Bessere Erfolge könnten bei bereits vielen Patientinnen erzielt werden, wenn zwar nach der Hormonbehandlung und Punktion so viele Eizellen wie möglich entnommen werden, dann aber nur ein einzelner Embryo in die Gebärmutter eingesetzt würde. Es muss sich dabei aber um einen Embryo handeln, der sich nach mehreren Teilungszyklen als vital und gesund erweist. Wäre diese Maßnahme erfolglos, so könnte noch auf weitere eingefrorene Embryonen zurückgegriffen werden. Doch das Embryonenschutzgesetz verbietet generell die regelhafte Erzeugung überzähliger Embryonen. Deshalb werden bis heute im Vergleich zum Ausland durch die Kinderwunschbehandlung weiterhin unnötig viele Zwillingsschwangerschaften erzeugt: Nur in etwa 20% wird ein einzelner Embryo eingesetzt, in etwas mehr als 70% zwei. Im Ausland, in dem Kinderwunschzentren ohne die gesetzliche Einschränkung arbeiten können, liegen die Raten bereits bei über 30% für einen Ein-Embryo-Transfer, bei 55% für einen Transfer von zwei Embryonen.

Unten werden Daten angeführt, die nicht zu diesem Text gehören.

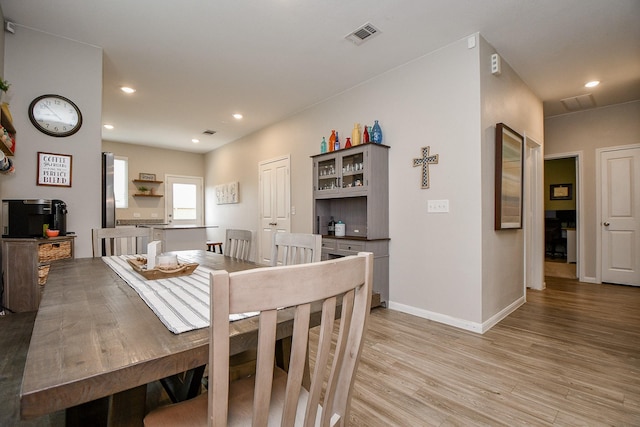 dining area with hardwood / wood-style floors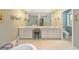 Luxurious bathroom with double vanity, soaking tub and separate toilet room for a spa-like experience at 2552 E Alameda Ave # 74, Denver, CO 80209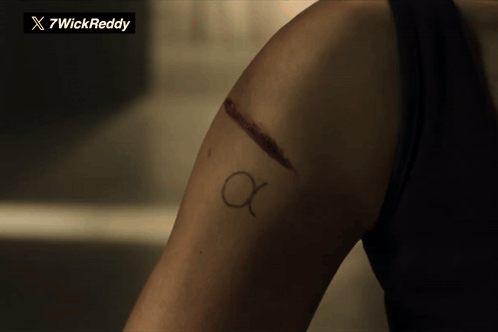 Woman Arm Tattoo Letter A GIF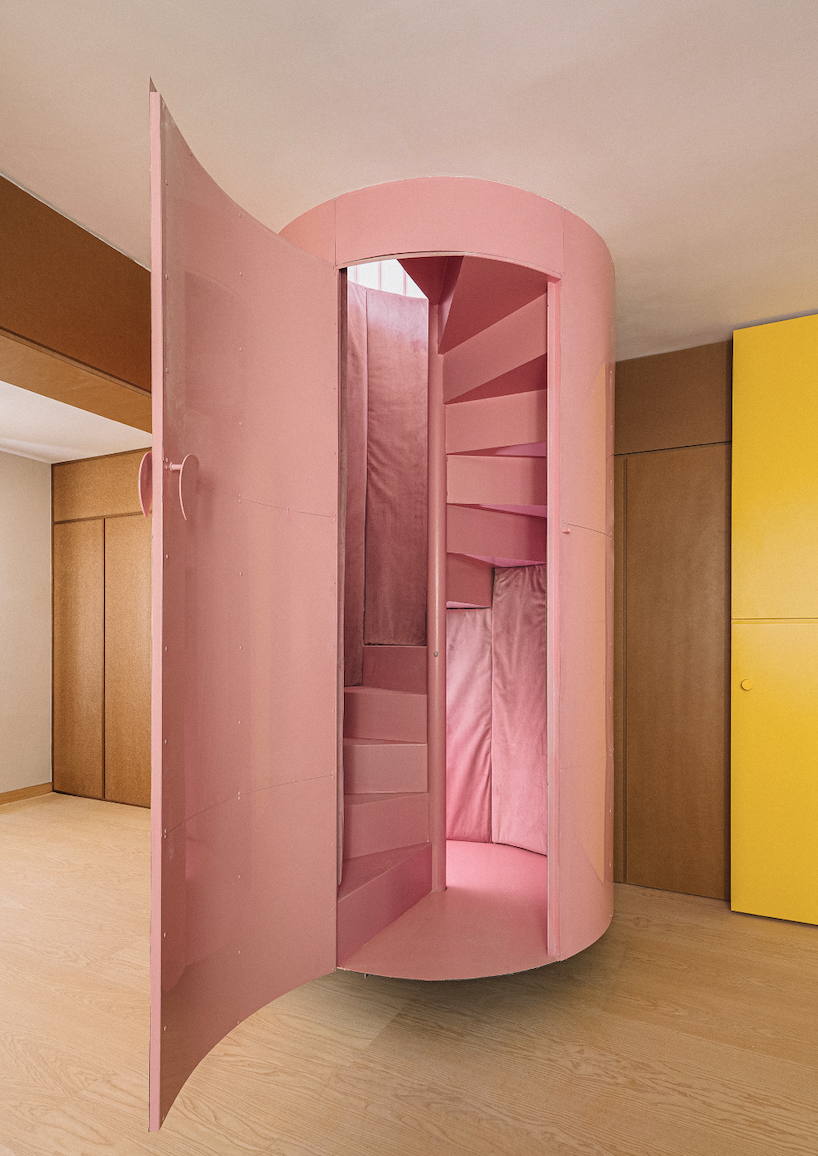 BURR renovates madrid apartment with yellow storage walls and pink spiral staircase - 2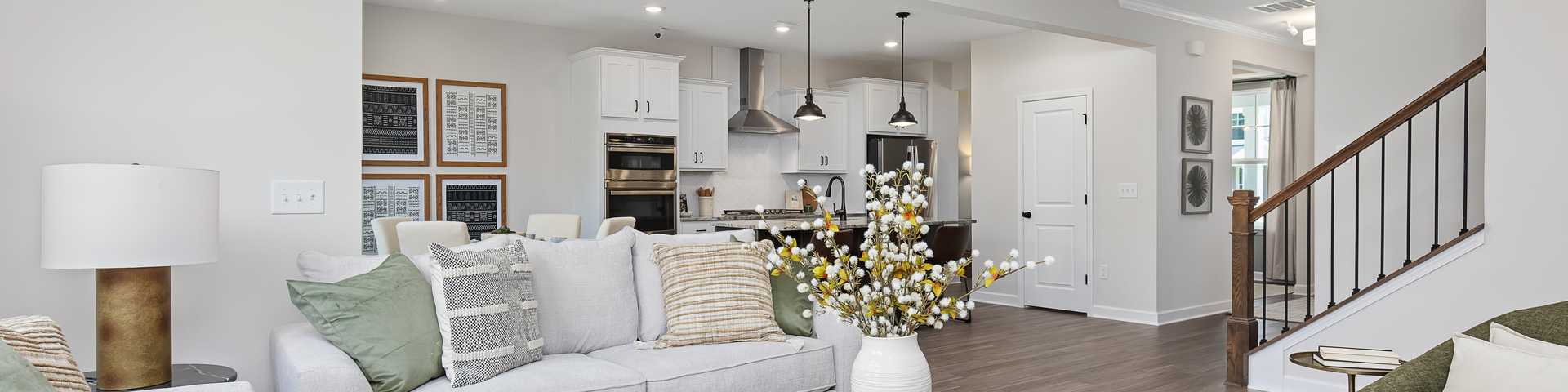 Spacious modern living room in new Four Oaks home with gray sofa, glass coffee table, vase, and open kitchen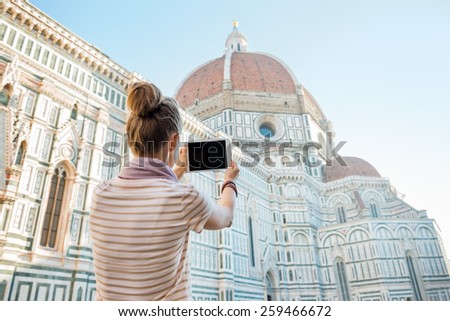 Young woman taking photo with tablet pc of cattedrale di santa maria del fiore in florence, italy. rear view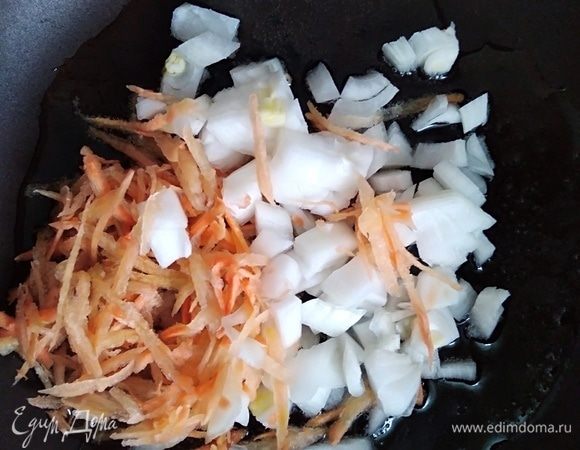 В сковороде разогреть 2 ст. л. масла, добавить тертую морковь и нарезанный лук. Пассировать 5 минут, помешивая.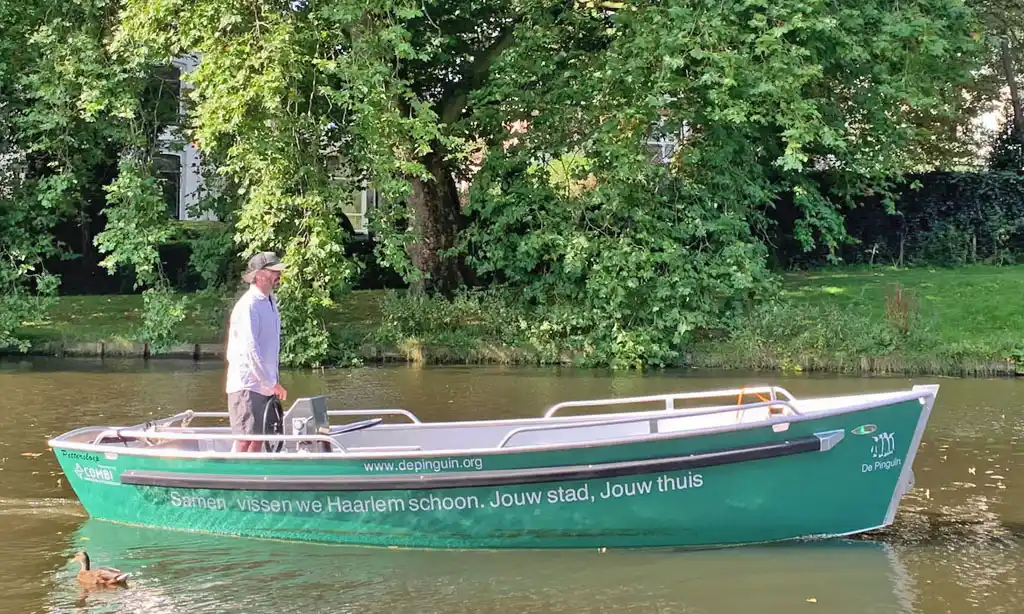 Peter sailing the De Pinguin sloop in Haarlem, a green boat on which is written “Samen vissen we Haarlem schoon. Jouw stad, Jouw thuis.”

Seit mehr als 10 Jahren fordern die behandelnden Ärzte die Schaffung eines „Fortpflanzungsmedizingesetzes“ statt des rückständigen und veralteten „Embryonenschutzgesetzes“ – diese Forderung wurde erneut im Oktober 2017 durch die Leopoldina – Nationale Akademie der Wissenschaften – erhoben.

Würde das Embryonenschutzgesetz in diesem Punkt überarbeitet, so könnte die Rate an gesunden Einzelkindern, die nach künstlicher Befruchtung geboren werden, deutlich verbessert und die Zahl der Fehl- und Frühgeburten verringert werden. Schwangerschaften aus zwei oder drei transferierten Embryonen erhöhen das Risiko für Mutter und Kind, ohne dabei bei vielen Patientinnen die Chancen zu verbessern.
 
Quelle: Dachverband Reproduktionsbiologie und -medizin e.V.